▶ **INFORMATION SUPPLIED**

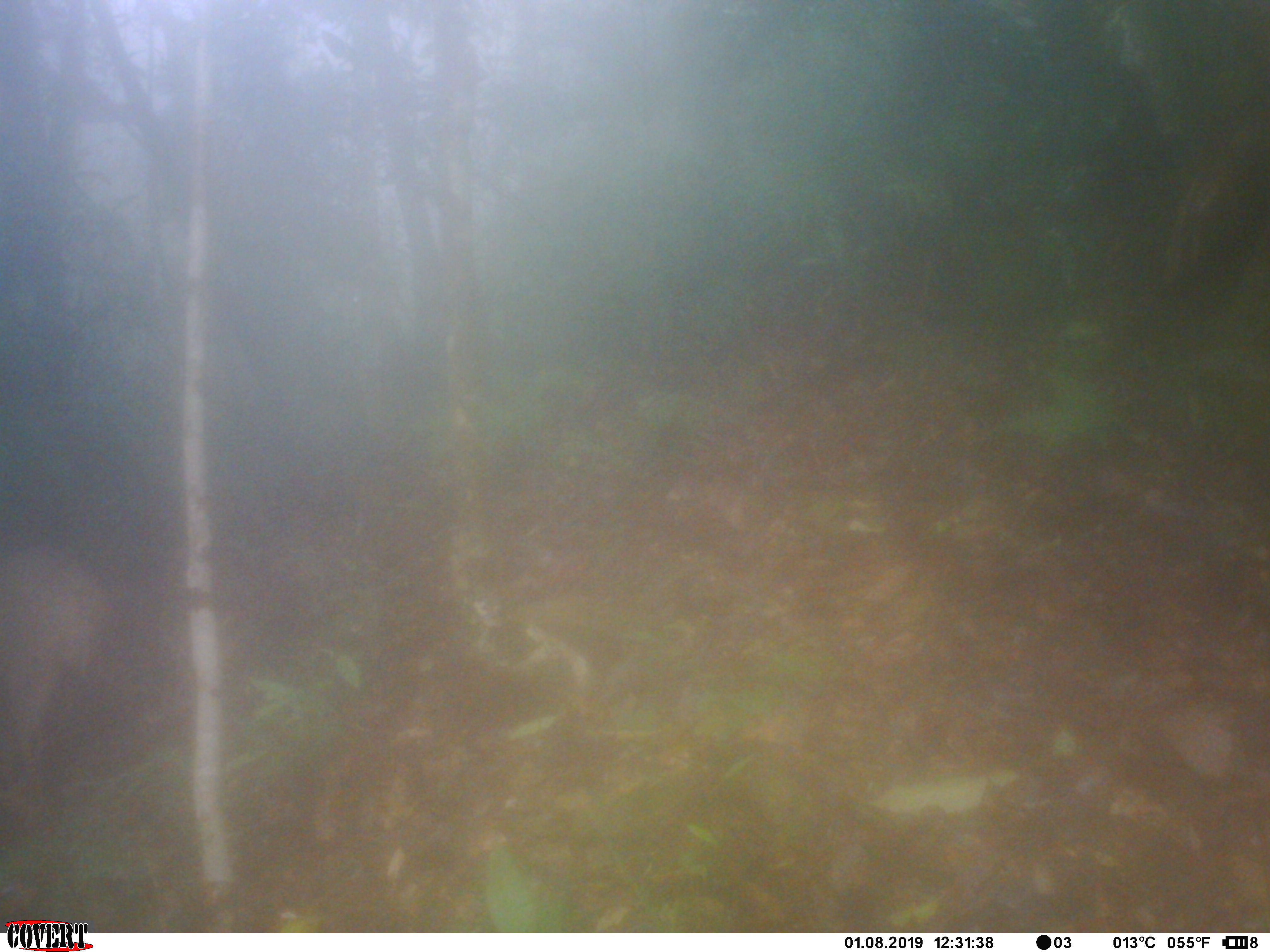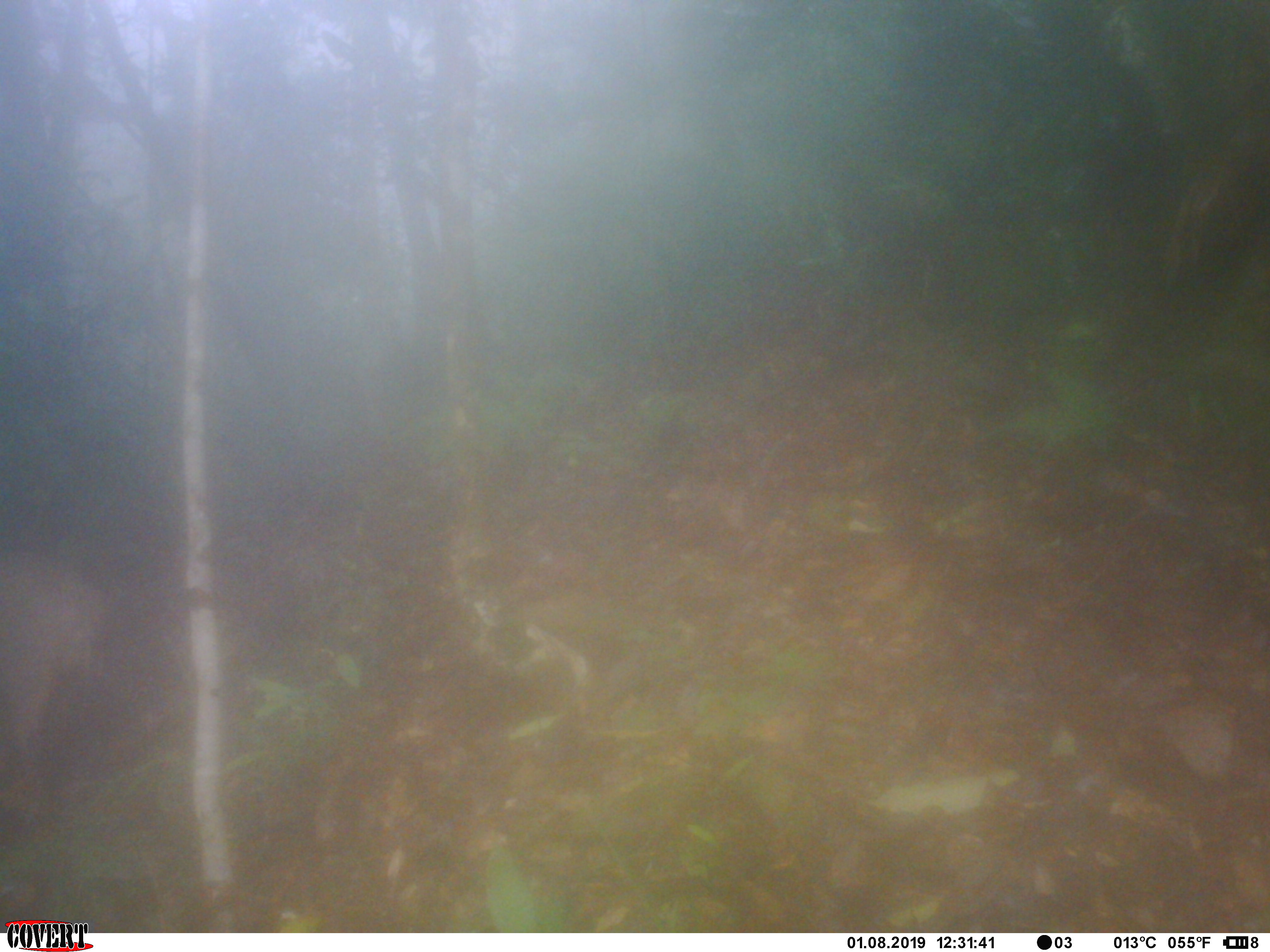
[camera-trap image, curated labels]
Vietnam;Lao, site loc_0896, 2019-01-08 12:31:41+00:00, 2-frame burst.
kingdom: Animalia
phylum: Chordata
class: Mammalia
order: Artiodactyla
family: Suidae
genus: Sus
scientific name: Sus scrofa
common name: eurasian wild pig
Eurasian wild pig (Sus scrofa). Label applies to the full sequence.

▶ **TASK REQUIREMENTS**
Only the lines from the one holding "scientific name: Sus scrofa" through the end of the listing should be given again, exactly and with both ends included.

▶ **OUTPUT**
scientific name: Sus scrofa
common name: eurasian wild pig
Eurasian wild pig (Sus scrofa). Label applies to the full sequence.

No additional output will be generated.